WHAT YOU ARE ASKED TO DO: Copy out every line of the listing below with no changes, leaving out the pictures.

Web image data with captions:

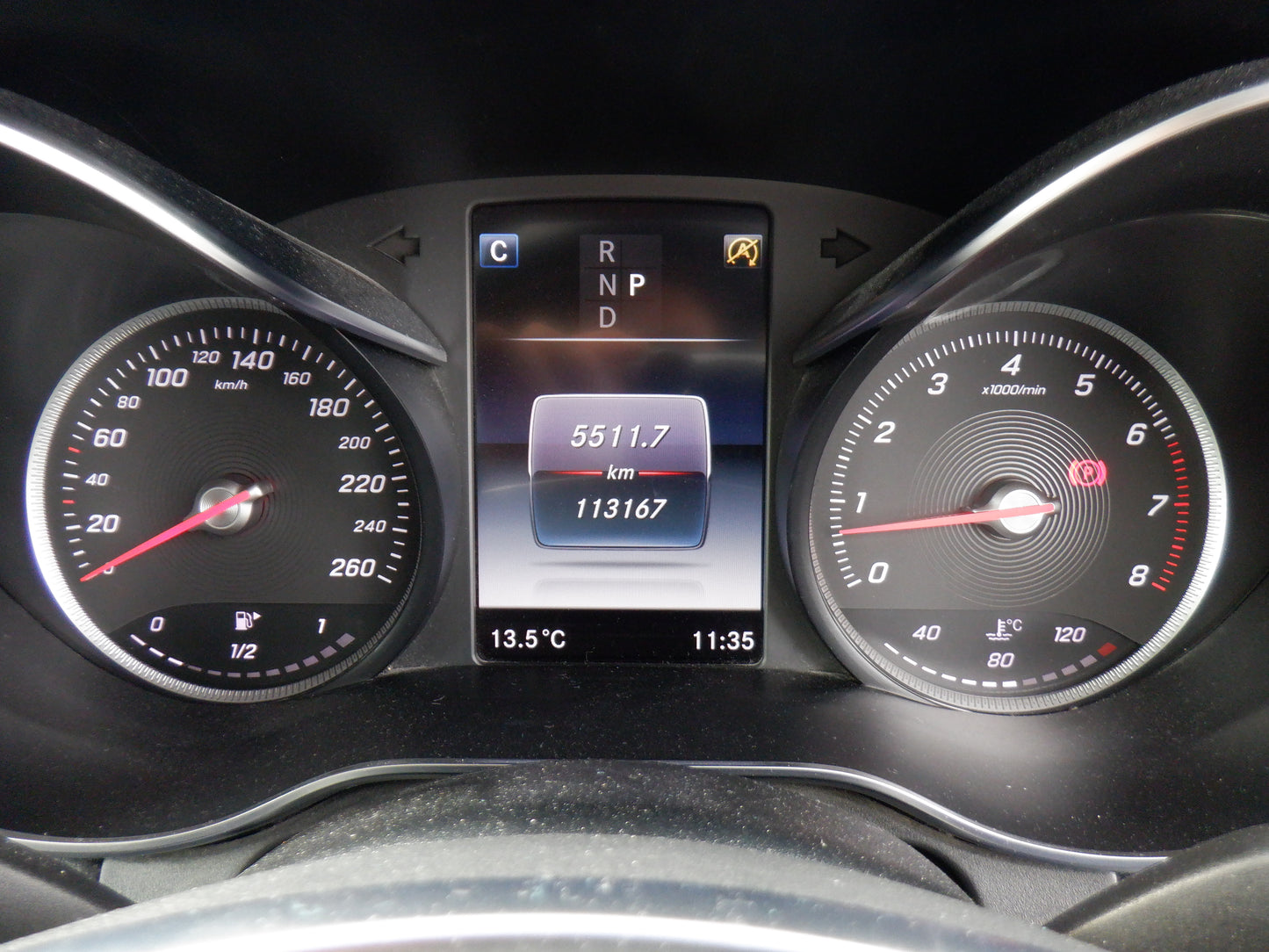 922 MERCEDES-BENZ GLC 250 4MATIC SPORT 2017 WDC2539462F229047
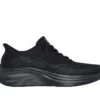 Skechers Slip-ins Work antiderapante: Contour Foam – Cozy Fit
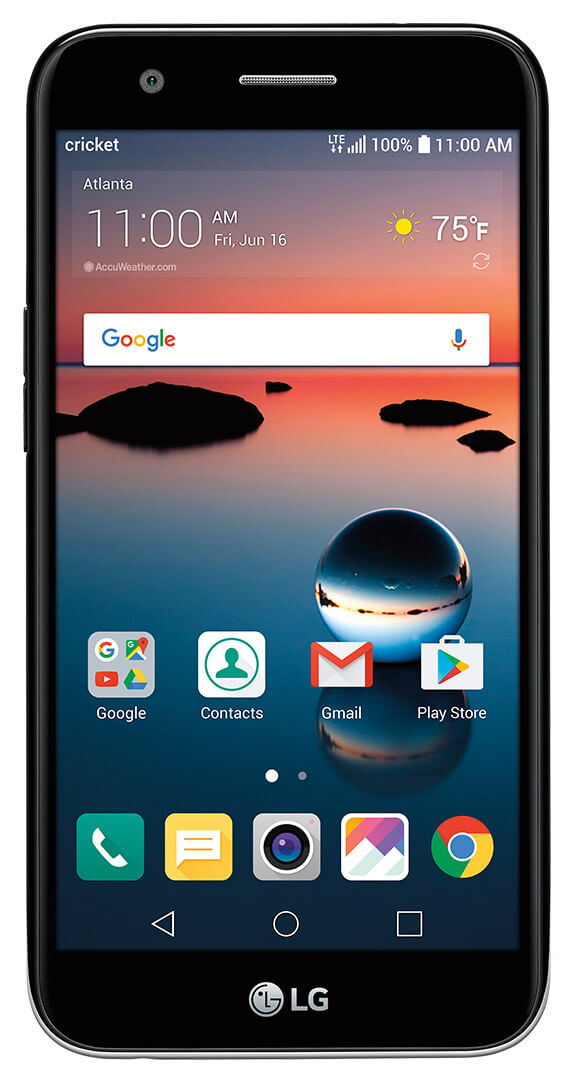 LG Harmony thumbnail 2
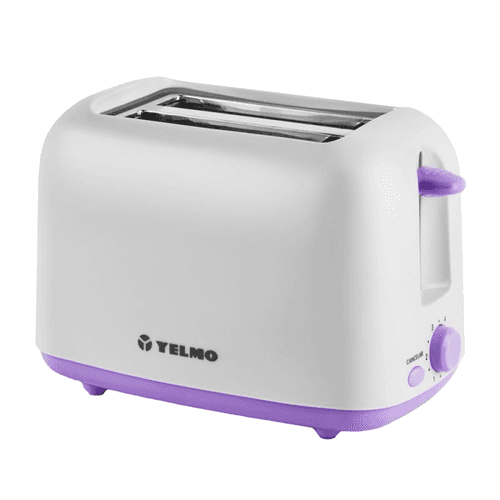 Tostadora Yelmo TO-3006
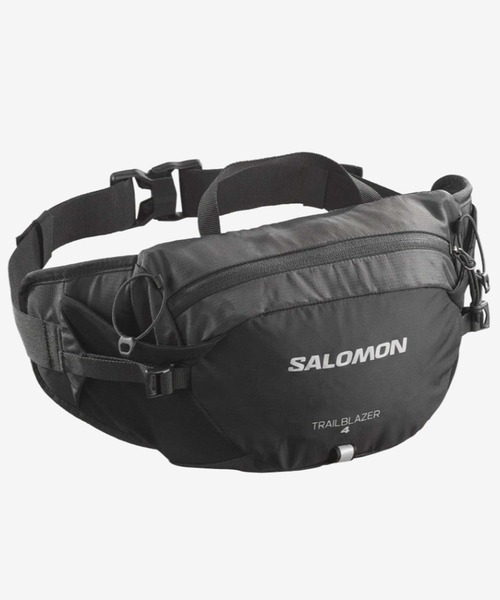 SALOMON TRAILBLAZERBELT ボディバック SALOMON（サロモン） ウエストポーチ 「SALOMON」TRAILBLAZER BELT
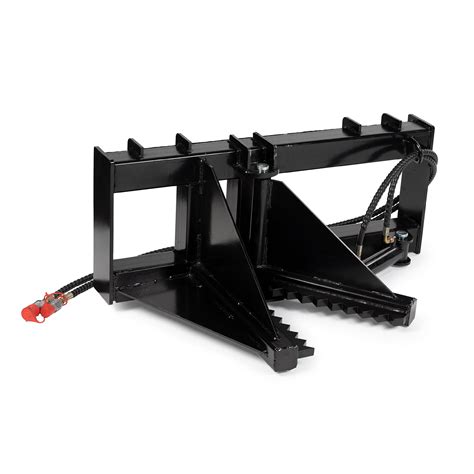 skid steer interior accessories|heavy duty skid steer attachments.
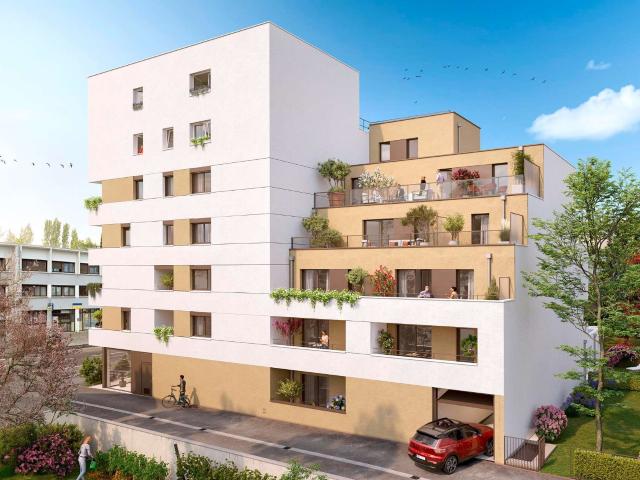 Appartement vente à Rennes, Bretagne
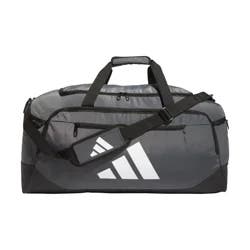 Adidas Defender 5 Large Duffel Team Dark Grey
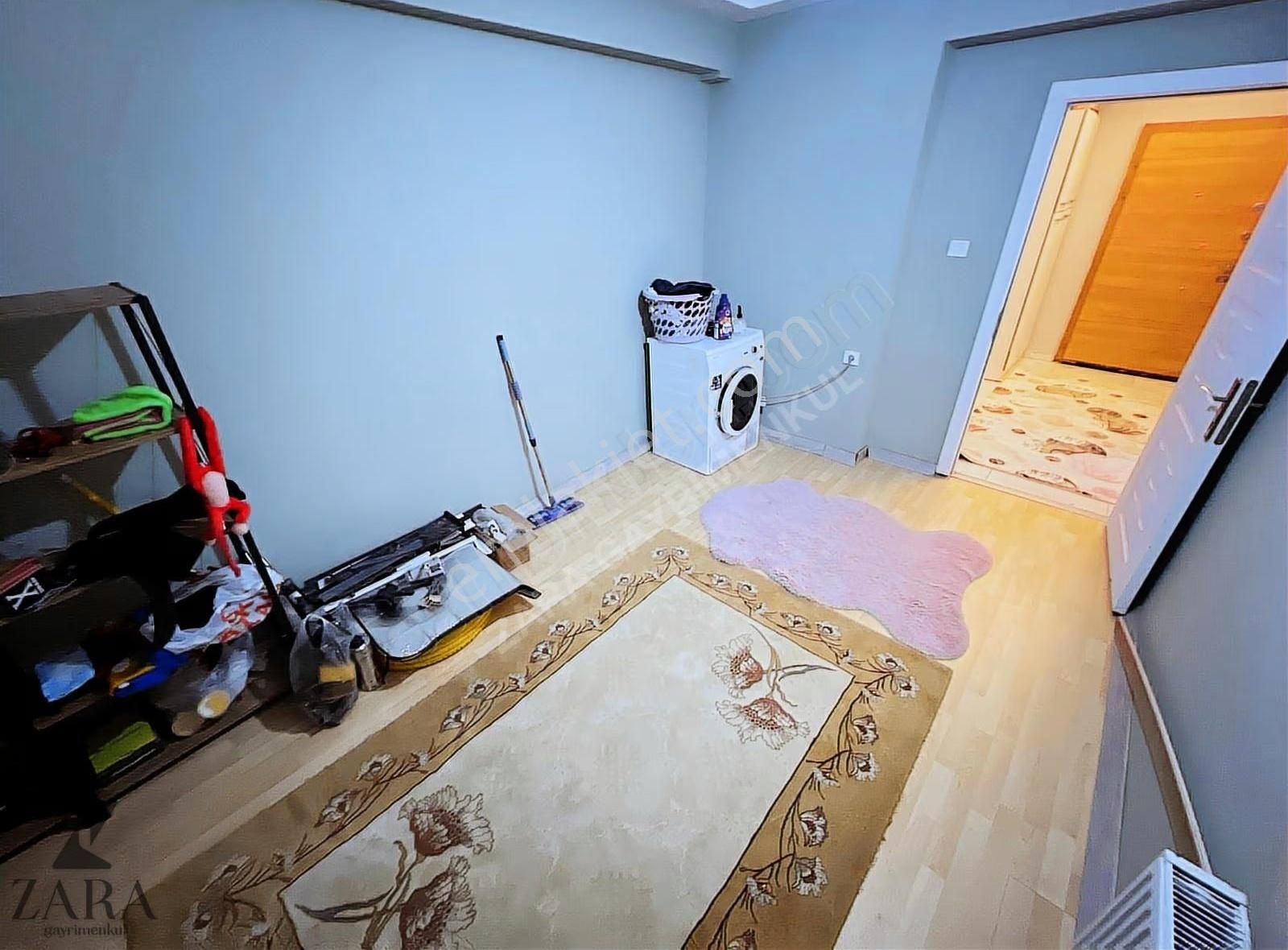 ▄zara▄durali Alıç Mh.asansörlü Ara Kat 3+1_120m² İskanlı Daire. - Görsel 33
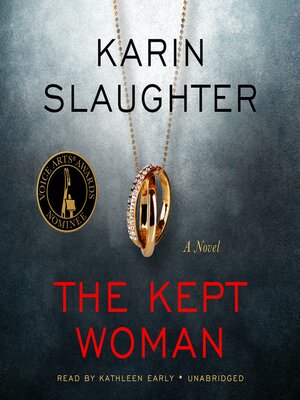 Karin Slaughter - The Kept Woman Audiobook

ANSWER BELOW:
 922 MERCEDES-BENZ GLC 250 4MATIC SPORT 2017 WDC2539462F229047
 Skechers Slip-ins Work antiderapante: Contour Foam – Cozy Fit
 LG Harmony thumbnail 2
 Tostadora Yelmo TO-3006
 SALOMON TRAILBLAZERBELT ボディバック SALOMON（サロモン） ウエストポーチ 「SALOMON」TRAILBLAZER BELT
 skid steer interior accessories|heavy duty skid steer attachments.
 Appartement vente à Rennes, Bretagne
 Adidas Defender 5 Large Duffel Team Dark Grey
 ▄zara▄durali Alıç Mh.asansörlü Ara Kat 3+1_120m² İskanlı Daire. - Görsel 33
 Karin Slaughter - The Kept Woman Audiobook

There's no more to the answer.